RAW RECORDS:
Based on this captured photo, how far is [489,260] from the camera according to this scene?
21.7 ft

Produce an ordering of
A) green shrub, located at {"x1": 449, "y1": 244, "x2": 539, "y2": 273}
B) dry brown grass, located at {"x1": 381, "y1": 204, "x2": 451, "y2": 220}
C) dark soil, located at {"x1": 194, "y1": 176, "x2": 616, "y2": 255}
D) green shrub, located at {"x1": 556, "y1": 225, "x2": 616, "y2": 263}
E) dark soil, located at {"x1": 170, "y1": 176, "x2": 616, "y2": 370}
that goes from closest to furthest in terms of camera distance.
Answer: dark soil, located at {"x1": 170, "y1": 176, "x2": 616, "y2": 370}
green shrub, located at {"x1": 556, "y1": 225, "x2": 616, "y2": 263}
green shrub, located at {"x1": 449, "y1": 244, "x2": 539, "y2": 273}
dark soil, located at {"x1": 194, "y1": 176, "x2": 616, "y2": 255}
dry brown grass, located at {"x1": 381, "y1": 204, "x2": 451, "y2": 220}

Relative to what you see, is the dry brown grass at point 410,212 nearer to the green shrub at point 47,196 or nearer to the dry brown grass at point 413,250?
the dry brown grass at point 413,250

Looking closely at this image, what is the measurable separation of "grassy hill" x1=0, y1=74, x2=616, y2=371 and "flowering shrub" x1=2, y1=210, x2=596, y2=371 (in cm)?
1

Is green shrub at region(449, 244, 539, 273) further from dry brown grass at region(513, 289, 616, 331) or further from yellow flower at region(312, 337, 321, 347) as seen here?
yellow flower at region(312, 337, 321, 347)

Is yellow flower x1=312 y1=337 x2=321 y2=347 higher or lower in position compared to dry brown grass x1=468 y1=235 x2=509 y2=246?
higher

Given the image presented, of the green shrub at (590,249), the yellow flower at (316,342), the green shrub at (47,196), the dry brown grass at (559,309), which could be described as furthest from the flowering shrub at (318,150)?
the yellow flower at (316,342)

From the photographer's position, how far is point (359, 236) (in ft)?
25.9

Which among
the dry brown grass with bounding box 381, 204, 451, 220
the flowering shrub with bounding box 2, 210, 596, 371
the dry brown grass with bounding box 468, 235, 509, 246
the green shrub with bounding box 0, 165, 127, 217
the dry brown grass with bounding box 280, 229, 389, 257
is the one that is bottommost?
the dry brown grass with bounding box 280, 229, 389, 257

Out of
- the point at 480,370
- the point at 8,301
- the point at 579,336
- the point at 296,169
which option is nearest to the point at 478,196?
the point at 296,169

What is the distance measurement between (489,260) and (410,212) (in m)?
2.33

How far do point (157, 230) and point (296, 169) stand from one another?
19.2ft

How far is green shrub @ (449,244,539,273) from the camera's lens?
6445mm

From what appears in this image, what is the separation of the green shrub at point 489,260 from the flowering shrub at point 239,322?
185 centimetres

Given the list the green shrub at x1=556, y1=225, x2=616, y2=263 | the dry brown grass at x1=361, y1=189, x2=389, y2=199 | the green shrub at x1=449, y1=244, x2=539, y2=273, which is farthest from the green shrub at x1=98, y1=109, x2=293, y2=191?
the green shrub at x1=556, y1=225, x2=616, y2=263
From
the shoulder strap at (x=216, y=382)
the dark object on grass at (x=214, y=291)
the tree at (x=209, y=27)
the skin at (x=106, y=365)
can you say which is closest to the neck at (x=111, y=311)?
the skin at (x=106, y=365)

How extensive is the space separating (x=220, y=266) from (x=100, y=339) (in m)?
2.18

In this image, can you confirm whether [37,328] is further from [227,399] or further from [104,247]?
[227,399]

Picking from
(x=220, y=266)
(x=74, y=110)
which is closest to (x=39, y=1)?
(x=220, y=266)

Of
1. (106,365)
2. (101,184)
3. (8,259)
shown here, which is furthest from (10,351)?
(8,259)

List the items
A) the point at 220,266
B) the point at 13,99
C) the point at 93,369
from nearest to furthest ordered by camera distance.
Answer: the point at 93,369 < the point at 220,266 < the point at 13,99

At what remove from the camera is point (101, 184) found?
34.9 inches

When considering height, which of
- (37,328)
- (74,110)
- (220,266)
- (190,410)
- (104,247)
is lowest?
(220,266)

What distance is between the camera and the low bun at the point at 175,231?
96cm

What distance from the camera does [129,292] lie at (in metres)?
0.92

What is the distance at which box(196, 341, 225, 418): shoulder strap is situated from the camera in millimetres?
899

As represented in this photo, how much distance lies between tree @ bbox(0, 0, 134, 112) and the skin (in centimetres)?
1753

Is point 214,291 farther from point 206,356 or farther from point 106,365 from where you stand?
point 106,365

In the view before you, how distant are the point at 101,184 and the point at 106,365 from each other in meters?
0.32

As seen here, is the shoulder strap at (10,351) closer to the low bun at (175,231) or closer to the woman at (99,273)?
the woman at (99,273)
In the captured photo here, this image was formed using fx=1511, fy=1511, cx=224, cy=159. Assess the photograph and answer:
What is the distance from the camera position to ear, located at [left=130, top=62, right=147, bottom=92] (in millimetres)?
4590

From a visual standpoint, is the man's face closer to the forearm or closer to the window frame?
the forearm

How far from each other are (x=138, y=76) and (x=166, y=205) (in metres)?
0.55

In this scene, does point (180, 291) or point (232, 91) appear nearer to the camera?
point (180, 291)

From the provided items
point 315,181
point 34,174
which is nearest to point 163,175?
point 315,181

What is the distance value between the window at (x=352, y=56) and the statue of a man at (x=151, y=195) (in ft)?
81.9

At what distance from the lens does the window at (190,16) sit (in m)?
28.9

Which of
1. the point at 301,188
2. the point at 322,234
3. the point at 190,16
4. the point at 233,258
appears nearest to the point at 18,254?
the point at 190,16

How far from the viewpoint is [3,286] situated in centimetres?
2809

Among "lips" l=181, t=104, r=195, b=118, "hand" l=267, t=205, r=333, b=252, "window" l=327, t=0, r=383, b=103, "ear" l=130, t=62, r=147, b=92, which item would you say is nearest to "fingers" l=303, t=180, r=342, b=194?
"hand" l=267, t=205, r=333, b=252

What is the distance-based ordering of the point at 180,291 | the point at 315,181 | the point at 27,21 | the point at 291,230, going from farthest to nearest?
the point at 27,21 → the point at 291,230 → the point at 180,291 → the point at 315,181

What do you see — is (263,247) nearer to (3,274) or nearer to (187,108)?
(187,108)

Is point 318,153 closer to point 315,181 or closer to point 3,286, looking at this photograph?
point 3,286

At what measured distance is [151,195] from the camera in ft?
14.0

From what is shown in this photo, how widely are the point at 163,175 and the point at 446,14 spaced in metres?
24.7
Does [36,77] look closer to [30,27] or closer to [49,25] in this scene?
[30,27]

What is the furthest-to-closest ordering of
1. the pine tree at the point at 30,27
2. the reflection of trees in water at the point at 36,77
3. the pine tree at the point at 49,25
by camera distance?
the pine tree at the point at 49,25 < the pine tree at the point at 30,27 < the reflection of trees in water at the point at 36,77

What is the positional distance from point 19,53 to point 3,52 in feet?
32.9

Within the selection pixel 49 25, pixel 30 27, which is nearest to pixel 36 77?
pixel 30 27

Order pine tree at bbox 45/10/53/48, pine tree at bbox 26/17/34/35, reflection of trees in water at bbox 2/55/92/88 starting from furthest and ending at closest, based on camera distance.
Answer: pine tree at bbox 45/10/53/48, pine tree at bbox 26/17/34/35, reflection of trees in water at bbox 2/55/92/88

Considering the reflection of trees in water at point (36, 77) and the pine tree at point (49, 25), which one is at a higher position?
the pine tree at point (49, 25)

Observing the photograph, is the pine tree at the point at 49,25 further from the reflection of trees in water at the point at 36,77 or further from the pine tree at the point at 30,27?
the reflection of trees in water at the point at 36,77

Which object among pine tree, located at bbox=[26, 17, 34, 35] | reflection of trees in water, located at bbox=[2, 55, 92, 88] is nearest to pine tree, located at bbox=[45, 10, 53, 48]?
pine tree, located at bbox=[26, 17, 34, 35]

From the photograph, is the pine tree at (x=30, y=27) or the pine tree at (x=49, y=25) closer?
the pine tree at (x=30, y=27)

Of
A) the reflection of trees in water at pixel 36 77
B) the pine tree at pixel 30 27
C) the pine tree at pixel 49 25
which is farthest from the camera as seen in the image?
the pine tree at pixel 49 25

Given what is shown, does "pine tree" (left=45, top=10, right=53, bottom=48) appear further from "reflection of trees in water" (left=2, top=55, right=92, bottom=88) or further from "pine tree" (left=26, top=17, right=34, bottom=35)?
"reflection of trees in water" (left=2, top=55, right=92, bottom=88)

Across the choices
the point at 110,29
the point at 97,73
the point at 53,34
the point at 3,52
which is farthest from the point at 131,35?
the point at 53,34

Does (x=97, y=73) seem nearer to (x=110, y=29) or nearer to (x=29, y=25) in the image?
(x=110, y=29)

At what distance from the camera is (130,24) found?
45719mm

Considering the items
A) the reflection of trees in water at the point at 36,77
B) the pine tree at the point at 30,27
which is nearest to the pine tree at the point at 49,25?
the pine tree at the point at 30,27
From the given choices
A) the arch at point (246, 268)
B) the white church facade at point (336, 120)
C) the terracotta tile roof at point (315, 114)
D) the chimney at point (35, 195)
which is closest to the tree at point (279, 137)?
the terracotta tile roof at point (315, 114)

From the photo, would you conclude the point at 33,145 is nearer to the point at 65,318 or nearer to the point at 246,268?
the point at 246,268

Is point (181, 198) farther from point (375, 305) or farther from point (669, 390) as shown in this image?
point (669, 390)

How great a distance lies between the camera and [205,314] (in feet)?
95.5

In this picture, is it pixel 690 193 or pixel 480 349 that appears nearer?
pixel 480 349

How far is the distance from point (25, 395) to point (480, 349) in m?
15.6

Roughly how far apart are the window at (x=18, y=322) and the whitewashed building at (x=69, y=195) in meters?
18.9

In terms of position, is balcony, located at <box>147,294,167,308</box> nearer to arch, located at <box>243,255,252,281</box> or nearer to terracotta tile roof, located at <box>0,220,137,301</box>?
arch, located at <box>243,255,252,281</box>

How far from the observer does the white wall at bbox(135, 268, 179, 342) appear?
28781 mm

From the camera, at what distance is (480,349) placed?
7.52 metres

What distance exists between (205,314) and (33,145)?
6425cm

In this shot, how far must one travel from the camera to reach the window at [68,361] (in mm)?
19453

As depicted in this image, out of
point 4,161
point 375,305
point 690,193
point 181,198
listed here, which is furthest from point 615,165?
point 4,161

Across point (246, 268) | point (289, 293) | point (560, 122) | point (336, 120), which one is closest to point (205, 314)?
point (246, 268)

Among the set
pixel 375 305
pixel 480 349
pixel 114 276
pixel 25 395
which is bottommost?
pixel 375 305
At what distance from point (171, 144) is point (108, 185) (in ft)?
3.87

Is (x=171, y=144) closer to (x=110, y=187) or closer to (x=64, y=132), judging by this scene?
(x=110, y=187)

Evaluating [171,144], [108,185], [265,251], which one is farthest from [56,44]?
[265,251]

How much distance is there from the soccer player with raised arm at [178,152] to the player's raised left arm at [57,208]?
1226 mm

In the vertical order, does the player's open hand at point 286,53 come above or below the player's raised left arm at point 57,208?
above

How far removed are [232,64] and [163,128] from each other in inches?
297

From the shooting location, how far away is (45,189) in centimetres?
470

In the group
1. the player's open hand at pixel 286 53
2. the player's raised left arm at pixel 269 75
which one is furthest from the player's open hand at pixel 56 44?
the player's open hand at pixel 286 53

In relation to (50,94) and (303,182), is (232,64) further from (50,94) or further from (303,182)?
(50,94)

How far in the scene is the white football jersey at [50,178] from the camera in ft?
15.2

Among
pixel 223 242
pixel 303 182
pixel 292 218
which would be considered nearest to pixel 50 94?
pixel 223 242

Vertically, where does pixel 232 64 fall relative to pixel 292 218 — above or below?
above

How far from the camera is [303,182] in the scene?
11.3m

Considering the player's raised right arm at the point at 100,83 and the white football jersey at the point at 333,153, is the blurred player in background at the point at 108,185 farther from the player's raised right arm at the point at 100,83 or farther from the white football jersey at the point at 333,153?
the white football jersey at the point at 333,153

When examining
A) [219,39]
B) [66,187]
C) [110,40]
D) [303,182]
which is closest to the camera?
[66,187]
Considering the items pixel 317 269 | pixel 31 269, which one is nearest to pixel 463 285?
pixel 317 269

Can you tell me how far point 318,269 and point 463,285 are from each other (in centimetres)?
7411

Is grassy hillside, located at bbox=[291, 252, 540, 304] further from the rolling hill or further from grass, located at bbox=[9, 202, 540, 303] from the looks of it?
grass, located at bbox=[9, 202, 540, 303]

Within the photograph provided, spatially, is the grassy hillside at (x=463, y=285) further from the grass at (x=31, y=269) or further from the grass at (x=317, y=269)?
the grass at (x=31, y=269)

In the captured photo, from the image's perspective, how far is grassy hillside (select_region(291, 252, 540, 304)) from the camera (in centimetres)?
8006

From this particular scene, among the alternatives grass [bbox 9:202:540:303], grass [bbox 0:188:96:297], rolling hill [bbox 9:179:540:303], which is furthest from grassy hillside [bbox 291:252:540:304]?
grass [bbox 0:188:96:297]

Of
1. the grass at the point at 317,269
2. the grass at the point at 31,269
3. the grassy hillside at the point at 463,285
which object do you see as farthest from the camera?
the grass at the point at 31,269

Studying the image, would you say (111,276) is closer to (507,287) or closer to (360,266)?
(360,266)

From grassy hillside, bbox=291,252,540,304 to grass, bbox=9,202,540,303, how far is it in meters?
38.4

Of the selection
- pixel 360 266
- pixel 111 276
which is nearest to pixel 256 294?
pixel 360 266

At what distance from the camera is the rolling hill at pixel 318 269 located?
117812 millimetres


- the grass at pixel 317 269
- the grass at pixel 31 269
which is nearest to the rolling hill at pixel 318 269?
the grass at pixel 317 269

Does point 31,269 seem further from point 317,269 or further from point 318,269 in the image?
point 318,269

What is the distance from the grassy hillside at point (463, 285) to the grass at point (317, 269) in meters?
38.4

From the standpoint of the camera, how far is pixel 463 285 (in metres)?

WORK REQUIRED: Copy out the items from the line with "Roughly how far" to the line with "7.52 metres", without any changes.

REPLY:
Roughly how far apart are the window at (x=18, y=322) and the whitewashed building at (x=69, y=195) in meters?
18.9

In terms of position, is balcony, located at <box>147,294,167,308</box> nearer to arch, located at <box>243,255,252,281</box> or nearer to terracotta tile roof, located at <box>0,220,137,301</box>?
arch, located at <box>243,255,252,281</box>

How far from the observer does the white wall at bbox(135, 268, 179, 342) appear?
28781 mm

From the camera, at what distance is (480,349) placed?
7.52 metres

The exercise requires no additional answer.